▶ _演習の指示_:
A: 抜粋のうち、「WebSphere Application Server バージョン 6.0 の Web」を含む語句から始めて「APAR PK03507 を含むサービス・フィックスをインストールすることをお勧めします。」で終わる部分を、一字も変えずに書き出してください。
B: 抜粋に登場する WebSphere Application Server のバージョン番号をすべて、出てくる順に挙げてください。
C: 抜粋をもとに、次の問いに答えてください。
(i) 最初の正誤表で URI が変更されたのは、どの二つの項目ですか。
(ii) 最初の正誤表による変更を取り消したのは、どの組織ですか。
(iii) インストールが勧められているサービス・フィックスには、どの APAR が含まれていますか。

---- 抜粋

WebSphere Application Server バージョン 6.0 の Web サービス・セキュリティー・サポートは、 その一部は、「Web Services Security: X.509 Token Profile 1.0」という OASIS 仕様と 最初の正誤表 (「Errata 1.0」) に基づいています。

最初の正誤表では、 X.509 トークン・タイプと、X.509 サブジェクトの鍵 ID 値タイプの URI が変更されました。 WebSphere Application Server バージョン 6.0 は、 この変更された URI に基づいていました。 WebSphere Application Server バージョン 6.0 の出荷後、 OASIS 技術委員会によってこれらの変更が取り消され、 元の 1.0 プロファイル URI に戻されました。

WebSphere Application Server バージョン 6.0 と、 現行バージョンのプロファイルに基づく他のベンダーの Web サービス製品との間で、 インターオペラビリティーの問題が生じる可能性があります。WebSphere Application Server は、 バージョン 6.0.2 と 6.0.1.2 で、最新バージョンのプロファイルに準拠するように修正されました。 WebSphere Application Server バージョン 6.0 を、 他のベンダーの Web サービス製品との混合環境で使用する場合は、 バージョン 6.0.1.2、または 6.0.2 以降にアップグレードするか、 APAR PK03507 を含むサービス・フィックスをインストールすることをお勧めします。

--------
---- データ行

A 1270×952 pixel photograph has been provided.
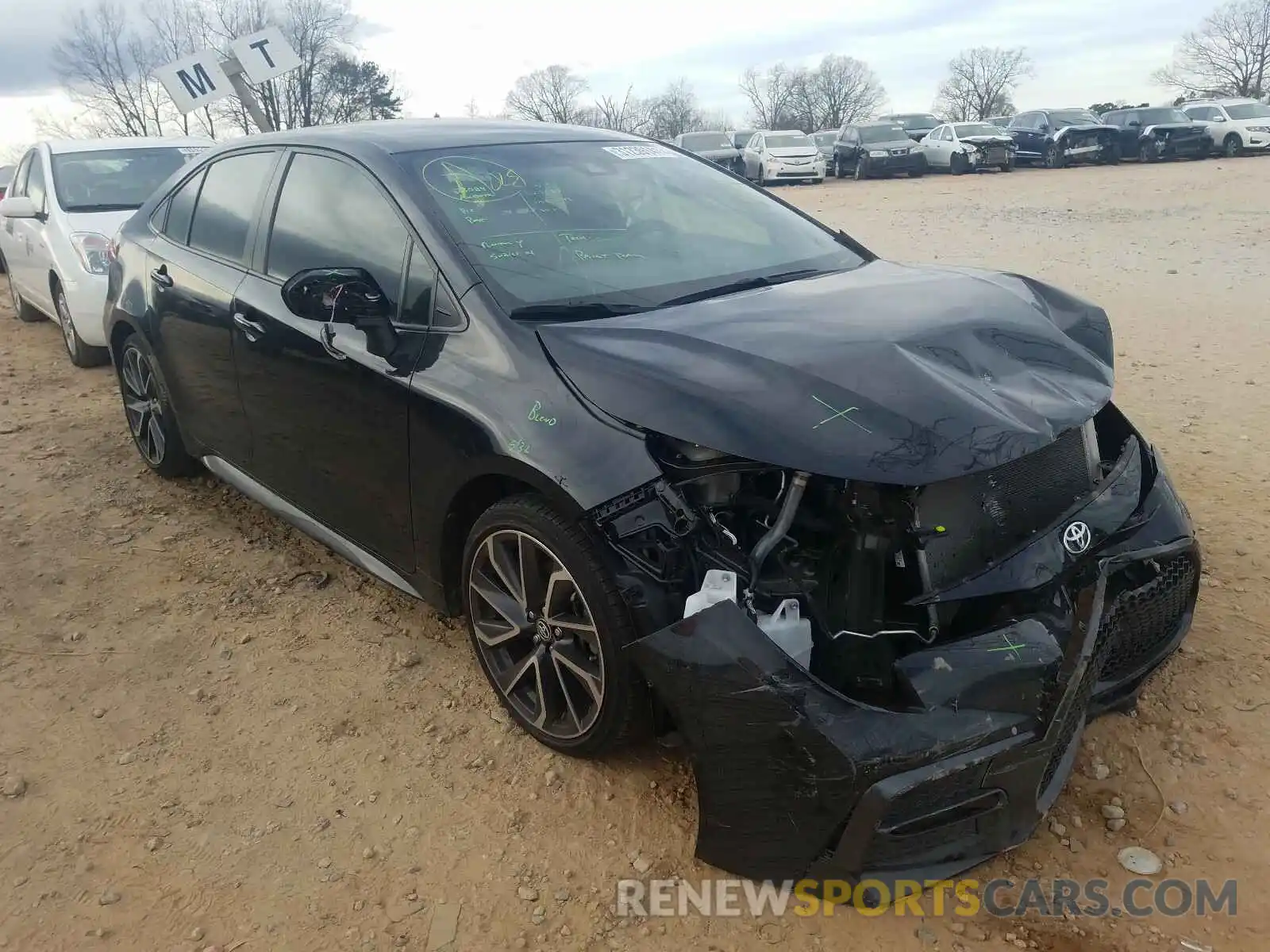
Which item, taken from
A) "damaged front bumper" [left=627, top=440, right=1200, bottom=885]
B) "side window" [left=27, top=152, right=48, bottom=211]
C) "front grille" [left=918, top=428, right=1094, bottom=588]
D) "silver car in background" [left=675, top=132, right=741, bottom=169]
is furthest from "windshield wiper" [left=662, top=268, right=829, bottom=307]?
"silver car in background" [left=675, top=132, right=741, bottom=169]

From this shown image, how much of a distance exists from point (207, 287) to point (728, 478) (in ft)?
8.43

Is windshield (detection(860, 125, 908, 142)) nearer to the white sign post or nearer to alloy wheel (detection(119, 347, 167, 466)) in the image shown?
the white sign post

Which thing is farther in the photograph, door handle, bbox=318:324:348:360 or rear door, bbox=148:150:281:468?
rear door, bbox=148:150:281:468

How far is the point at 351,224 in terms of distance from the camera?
3.18m

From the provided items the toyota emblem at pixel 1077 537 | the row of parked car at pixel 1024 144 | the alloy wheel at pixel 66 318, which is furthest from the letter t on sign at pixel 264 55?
the row of parked car at pixel 1024 144

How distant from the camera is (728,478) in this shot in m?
2.37

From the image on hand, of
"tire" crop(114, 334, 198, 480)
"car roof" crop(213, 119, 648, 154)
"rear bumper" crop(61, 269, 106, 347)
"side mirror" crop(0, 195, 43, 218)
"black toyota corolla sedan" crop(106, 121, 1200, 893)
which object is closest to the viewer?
"black toyota corolla sedan" crop(106, 121, 1200, 893)

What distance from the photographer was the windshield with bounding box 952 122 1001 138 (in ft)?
88.2

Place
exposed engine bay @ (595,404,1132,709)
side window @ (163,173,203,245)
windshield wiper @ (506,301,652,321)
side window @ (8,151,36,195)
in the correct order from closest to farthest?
exposed engine bay @ (595,404,1132,709) → windshield wiper @ (506,301,652,321) → side window @ (163,173,203,245) → side window @ (8,151,36,195)

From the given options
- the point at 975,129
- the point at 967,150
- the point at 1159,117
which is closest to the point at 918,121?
the point at 975,129

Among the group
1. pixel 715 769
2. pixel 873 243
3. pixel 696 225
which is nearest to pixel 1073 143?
pixel 873 243

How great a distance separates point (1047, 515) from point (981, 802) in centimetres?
78

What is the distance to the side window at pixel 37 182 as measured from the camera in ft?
25.0

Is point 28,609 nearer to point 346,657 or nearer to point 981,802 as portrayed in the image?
point 346,657
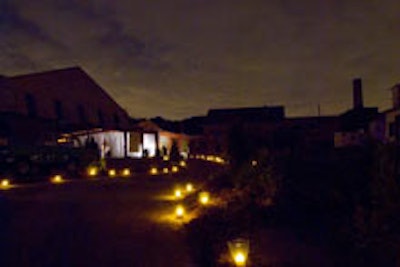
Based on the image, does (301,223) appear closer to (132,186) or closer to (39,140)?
(132,186)

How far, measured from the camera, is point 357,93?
45.9m

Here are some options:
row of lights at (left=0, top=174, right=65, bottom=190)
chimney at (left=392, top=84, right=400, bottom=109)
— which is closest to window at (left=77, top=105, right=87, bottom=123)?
row of lights at (left=0, top=174, right=65, bottom=190)

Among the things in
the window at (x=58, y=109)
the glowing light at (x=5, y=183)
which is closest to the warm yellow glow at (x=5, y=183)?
the glowing light at (x=5, y=183)

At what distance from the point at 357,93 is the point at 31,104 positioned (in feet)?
105

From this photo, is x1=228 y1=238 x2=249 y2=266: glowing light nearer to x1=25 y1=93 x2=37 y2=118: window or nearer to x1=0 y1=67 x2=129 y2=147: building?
x1=0 y1=67 x2=129 y2=147: building

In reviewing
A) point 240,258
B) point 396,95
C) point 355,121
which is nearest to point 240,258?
point 240,258

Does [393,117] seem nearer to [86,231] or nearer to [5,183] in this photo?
[5,183]

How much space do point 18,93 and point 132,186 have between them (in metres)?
→ 18.8

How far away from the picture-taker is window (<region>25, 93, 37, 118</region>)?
35.6m

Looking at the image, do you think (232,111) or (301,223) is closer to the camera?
(301,223)

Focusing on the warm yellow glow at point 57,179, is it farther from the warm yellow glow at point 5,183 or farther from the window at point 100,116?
the window at point 100,116

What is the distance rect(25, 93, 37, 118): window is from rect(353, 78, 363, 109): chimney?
31514 mm

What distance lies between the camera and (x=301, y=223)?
371 inches

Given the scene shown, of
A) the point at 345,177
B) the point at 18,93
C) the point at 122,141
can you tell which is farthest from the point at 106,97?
the point at 345,177
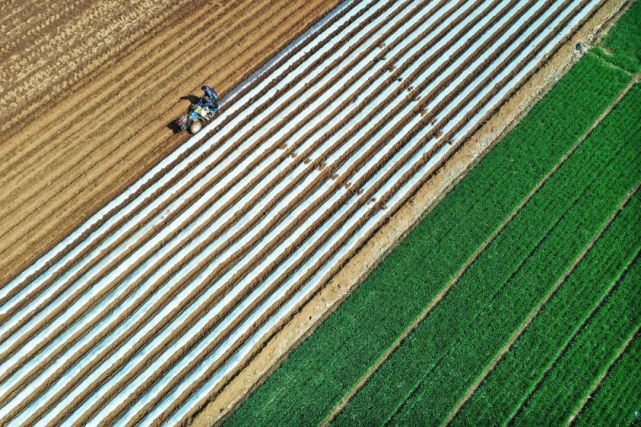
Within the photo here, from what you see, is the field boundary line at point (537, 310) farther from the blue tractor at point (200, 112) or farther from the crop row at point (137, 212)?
the blue tractor at point (200, 112)

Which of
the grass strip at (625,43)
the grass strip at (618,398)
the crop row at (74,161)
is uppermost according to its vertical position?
the grass strip at (625,43)

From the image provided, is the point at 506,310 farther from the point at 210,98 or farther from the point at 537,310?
the point at 210,98

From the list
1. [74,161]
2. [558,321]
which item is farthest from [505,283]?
[74,161]

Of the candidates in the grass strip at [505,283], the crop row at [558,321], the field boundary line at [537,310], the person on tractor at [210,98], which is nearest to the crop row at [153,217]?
the person on tractor at [210,98]

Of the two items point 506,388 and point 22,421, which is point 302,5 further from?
point 22,421

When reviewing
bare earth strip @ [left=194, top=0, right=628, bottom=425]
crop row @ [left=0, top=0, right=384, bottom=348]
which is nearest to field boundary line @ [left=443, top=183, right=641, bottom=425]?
bare earth strip @ [left=194, top=0, right=628, bottom=425]

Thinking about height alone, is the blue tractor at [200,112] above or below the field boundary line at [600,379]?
below
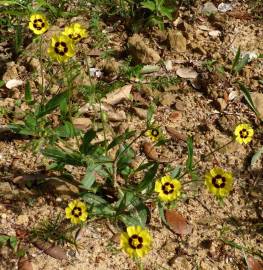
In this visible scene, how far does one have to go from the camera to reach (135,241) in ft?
8.75

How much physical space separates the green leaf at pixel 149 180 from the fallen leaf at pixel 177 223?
0.24 m

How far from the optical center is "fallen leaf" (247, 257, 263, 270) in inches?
126

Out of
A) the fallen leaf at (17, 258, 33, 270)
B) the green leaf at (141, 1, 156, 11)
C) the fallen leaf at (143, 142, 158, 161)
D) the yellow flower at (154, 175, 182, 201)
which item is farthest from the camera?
the green leaf at (141, 1, 156, 11)

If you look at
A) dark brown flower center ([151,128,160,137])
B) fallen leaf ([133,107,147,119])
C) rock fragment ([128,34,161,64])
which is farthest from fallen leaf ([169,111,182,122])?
dark brown flower center ([151,128,160,137])

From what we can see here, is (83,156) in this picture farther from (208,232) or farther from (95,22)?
(95,22)

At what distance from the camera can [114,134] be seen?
12.0ft

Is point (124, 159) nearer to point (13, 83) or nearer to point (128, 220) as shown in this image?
point (128, 220)

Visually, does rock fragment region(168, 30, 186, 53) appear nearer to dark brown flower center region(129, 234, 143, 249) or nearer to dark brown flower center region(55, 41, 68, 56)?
dark brown flower center region(55, 41, 68, 56)

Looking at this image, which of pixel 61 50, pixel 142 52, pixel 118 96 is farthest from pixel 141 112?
pixel 61 50

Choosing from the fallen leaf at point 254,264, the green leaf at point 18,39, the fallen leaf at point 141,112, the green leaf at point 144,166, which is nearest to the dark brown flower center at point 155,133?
the green leaf at point 144,166

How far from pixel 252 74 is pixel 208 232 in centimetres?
154

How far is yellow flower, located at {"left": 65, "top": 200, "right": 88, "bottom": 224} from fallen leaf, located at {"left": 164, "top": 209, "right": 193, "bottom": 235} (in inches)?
25.0

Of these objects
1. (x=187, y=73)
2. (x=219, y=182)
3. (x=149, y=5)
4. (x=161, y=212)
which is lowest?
(x=161, y=212)

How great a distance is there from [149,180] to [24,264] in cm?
87
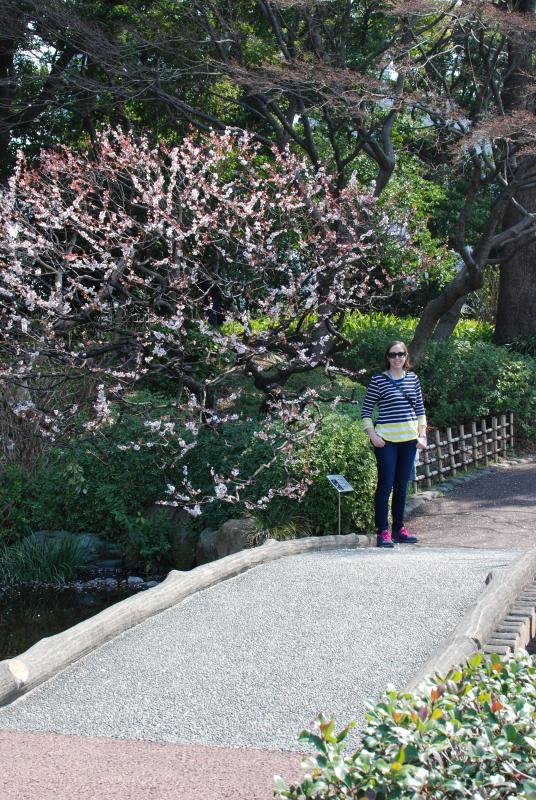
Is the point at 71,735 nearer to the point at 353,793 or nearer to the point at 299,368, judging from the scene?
the point at 353,793

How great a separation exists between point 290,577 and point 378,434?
1840 mm

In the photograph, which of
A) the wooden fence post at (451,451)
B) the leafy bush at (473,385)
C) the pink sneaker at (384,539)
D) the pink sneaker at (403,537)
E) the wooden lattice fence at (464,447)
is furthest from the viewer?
the leafy bush at (473,385)

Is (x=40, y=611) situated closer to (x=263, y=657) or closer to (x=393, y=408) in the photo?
(x=393, y=408)

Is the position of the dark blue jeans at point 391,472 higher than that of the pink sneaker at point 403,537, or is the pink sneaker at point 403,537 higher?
the dark blue jeans at point 391,472

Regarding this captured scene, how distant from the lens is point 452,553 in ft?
25.8

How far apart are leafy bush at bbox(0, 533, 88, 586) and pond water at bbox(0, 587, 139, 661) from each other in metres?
0.19

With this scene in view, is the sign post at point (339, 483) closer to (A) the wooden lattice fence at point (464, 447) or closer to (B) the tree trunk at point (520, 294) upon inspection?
(A) the wooden lattice fence at point (464, 447)

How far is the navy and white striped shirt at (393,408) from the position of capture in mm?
8078

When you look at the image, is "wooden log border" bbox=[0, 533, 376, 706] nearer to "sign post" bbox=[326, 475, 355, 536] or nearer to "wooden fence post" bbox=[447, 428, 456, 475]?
"sign post" bbox=[326, 475, 355, 536]

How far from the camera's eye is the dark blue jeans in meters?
8.12

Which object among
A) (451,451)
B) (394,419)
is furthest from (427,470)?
(394,419)

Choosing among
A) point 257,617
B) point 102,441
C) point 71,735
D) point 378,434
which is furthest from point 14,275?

--------

▶ _解答一覧_:
A:
WebSphere Application Server バージョン 6.0 の Web サービス・セキュリティー・サポートは、 その一部は、「Web Services Security: X.509 Token Profile 1.0」という OASIS 仕様と 最初の正誤表 (「Errata 1.0」) に基づいています。

最初の正誤表では、 X.509 トークン・タイプと、X.509 サブジェクトの鍵 ID 値タイプの URI が変更されました。 WebSphere Application Server バージョン 6.0 は、 この変更された URI に基づいていました。 WebSphere Application Server バージョン 6.0 の出荷後、 OASIS 技術委員会によってこれらの変更が取り消され、 元の 1.0 プロファイル URI に戻されました。

WebSphere Application Server バージョン 6.0 と、 現行バージョンのプロファイルに基づく他のベンダーの Web サービス製品との間で、 インターオペラビリティーの問題が生じる可能性があります。WebSphere Application Server は、 バージョン 6.0.2 と 6.0.1.2 で、最新バージョンのプロファイルに準拠するように修正されました。 WebSphere Application Server バージョン 6.0 を、 他のベンダーの Web サービス製品との混合環境で使用する場合は、 バージョン 6.0.1.2、または 6.0.2 以降にアップグレードするか、 APAR PK03507 を含むサービス・フィックスをインストールすることをお勧めします。

B:
6.0
6.0.2
6.0.1.2

C:
(i) X.509 トークン・タイプと、X.509 サブジェクトの鍵 ID 値タイプ
(ii) OASIS 技術委員会
(iii) APAR PK03507